(Spatial relation data)
+-------+

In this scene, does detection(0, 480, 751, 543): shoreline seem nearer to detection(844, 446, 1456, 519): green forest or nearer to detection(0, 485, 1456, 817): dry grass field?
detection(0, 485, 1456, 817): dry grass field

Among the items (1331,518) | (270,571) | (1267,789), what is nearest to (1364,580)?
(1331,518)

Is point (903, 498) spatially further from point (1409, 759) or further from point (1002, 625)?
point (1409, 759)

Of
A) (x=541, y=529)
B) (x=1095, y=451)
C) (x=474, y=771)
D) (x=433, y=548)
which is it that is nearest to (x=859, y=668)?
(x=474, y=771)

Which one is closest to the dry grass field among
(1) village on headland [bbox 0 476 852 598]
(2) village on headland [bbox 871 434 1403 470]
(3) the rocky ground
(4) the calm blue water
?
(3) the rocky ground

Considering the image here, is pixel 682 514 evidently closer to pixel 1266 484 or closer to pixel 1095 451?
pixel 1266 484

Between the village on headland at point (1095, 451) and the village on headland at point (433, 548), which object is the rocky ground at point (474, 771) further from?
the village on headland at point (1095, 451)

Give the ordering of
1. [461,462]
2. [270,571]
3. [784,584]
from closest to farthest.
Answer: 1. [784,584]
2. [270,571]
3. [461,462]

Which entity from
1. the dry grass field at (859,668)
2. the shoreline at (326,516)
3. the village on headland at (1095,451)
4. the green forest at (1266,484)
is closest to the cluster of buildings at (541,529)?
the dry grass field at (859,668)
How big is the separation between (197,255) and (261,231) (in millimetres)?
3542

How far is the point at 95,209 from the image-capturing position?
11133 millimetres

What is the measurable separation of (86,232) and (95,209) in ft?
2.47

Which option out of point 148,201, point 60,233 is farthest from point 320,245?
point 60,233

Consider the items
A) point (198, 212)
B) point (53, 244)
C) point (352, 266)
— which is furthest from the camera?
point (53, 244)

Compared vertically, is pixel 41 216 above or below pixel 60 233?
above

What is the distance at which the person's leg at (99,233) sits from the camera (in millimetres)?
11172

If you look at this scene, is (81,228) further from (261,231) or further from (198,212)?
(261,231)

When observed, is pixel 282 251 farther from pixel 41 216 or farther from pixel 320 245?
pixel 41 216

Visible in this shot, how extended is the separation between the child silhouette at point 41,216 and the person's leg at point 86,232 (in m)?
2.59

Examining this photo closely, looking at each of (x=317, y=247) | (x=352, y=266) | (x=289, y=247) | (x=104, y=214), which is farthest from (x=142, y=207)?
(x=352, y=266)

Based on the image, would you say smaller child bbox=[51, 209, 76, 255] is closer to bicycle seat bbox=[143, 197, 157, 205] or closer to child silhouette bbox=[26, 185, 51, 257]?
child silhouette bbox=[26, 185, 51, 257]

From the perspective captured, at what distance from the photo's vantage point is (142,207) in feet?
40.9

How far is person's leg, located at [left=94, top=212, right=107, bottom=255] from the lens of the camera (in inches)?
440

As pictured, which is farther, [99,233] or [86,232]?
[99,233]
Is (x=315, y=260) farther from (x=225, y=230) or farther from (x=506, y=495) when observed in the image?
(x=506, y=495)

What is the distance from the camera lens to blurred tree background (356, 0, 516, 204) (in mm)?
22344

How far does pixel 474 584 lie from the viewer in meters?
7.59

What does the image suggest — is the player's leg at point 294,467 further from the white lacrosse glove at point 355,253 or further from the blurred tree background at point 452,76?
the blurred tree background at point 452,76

+-------+

Task statement ▸
Copy out each line exactly as written.

Result below ▸
In this scene, does detection(0, 480, 751, 543): shoreline seem nearer to detection(844, 446, 1456, 519): green forest or nearer to detection(0, 485, 1456, 817): dry grass field?
detection(0, 485, 1456, 817): dry grass field

Among the items (1331,518) | (270,571) | (1267,789), what is nearest to (1364,580)?
(1331,518)

Is point (903, 498) spatially further from point (1409, 759) or further from point (1002, 625)?
point (1409, 759)

Of
A) (x=541, y=529)
B) (x=1095, y=451)
C) (x=474, y=771)
D) (x=433, y=548)
which is it that is nearest to (x=859, y=668)?
(x=474, y=771)

Which one is closest to the dry grass field among
(1) village on headland [bbox 0 476 852 598]
(2) village on headland [bbox 871 434 1403 470]
(3) the rocky ground
(4) the calm blue water
?
(3) the rocky ground

Considering the image here, is pixel 682 514 evidently closer to pixel 1266 484 or closer to pixel 1095 451?
pixel 1266 484

Between the village on headland at point (1095, 451) and the village on headland at point (433, 548), which object is the rocky ground at point (474, 771) further from?
the village on headland at point (1095, 451)

Give the ordering of
1. [461,462]
2. [270,571]
3. [784,584]
from closest to farthest.
Answer: 1. [784,584]
2. [270,571]
3. [461,462]

Which entity from
1. the dry grass field at (859,668)
2. the shoreline at (326,516)
3. the village on headland at (1095,451)
4. the green forest at (1266,484)
is closest to the cluster of buildings at (541,529)?
the dry grass field at (859,668)
How big is the separation between (197,255) and (261,231) (in millimetres)?
3542

How far is the point at 95,209 from the image-capturing position?
11133 millimetres

What is the measurable separation of (86,232) and (95,209) in ft?
2.47

Which option out of point 148,201, point 60,233 is farthest from point 320,245?
point 60,233

Consider the items
A) point (198, 212)
B) point (53, 244)
C) point (352, 266)
— which is furthest from the camera?
point (53, 244)

Compared vertically, is pixel 41 216 above or below pixel 60 233?
above

What is the distance at which the person's leg at (99,233) sits from the camera (in millimetres)?
11172

If you look at this scene, is (81,228) further from (261,231) or further from (198,212)?
(261,231)

When observed, is pixel 282 251 farther from pixel 41 216 or farther from pixel 320 245?
pixel 41 216

Visible in this shot, how extended is the separation between the child silhouette at point 41,216 and the person's leg at point 86,232 (in m)?
2.59

Examining this photo closely, looking at each of (x=317, y=247) | (x=352, y=266) | (x=289, y=247) | (x=104, y=214), which is farthest from (x=142, y=207)?
(x=352, y=266)

Based on the image, would you say smaller child bbox=[51, 209, 76, 255] is closer to bicycle seat bbox=[143, 197, 157, 205] or closer to child silhouette bbox=[26, 185, 51, 257]?
child silhouette bbox=[26, 185, 51, 257]

From the perspective captured, at what distance from the photo's vantage point is (142,207) in feet?
40.9

How far is person's leg, located at [left=94, top=212, right=107, bottom=255] from the lens of the camera (in inches)?
440

As pictured, which is farther, [99,233] or [86,232]?
[99,233]
Is (x=315, y=260) farther from (x=225, y=230) or farther from (x=506, y=495) when observed in the image?
(x=506, y=495)

What is the distance from the camera lens to blurred tree background (356, 0, 516, 204) (in mm)?
22344

How far does pixel 474 584 lie from the viewer in meters?
7.59

What does the image suggest — is the player's leg at point 294,467 further from the white lacrosse glove at point 355,253 or further from the blurred tree background at point 452,76?
the blurred tree background at point 452,76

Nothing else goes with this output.